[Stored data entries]
....................

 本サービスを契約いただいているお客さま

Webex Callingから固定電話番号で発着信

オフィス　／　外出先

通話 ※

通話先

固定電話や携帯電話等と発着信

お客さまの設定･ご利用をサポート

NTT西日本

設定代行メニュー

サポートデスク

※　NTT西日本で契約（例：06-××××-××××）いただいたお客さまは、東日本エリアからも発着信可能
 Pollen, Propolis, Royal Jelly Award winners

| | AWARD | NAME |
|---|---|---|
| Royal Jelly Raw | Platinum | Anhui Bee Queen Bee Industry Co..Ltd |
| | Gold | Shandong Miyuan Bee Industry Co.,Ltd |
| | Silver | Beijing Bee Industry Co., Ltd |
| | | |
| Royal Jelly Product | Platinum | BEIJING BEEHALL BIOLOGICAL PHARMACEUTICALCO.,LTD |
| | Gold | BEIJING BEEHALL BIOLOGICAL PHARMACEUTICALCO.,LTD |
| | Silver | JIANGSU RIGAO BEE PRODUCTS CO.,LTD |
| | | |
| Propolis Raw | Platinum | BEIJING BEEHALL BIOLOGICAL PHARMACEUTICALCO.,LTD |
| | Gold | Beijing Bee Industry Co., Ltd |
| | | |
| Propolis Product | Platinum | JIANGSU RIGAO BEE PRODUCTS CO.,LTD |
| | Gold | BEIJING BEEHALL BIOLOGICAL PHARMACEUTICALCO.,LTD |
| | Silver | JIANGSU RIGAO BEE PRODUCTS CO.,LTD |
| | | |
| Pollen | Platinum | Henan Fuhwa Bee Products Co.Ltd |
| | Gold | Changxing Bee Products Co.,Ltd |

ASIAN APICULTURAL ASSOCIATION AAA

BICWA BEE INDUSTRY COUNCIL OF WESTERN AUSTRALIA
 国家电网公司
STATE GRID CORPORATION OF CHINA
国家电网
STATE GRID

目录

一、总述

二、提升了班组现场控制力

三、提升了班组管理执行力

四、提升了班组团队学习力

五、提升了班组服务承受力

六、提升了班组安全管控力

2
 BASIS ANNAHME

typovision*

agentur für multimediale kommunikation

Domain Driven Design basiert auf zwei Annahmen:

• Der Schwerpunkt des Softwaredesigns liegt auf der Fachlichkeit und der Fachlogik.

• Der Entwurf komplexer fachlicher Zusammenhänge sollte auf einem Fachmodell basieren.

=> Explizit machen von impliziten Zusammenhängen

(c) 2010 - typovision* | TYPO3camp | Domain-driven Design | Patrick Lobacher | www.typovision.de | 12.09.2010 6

....................

• Directions: Some lines above hold the word "Royal". Copy all of them.

• The answer:
 Pollen, Propolis, Royal Jelly Award winners
| Royal Jelly Raw | Platinum | Anhui Bee Queen Bee Industry Co..Ltd |
| Royal Jelly Product | Platinum | BEIJING BEEHALL BIOLOGICAL PHARMACEUTICALCO.,LTD |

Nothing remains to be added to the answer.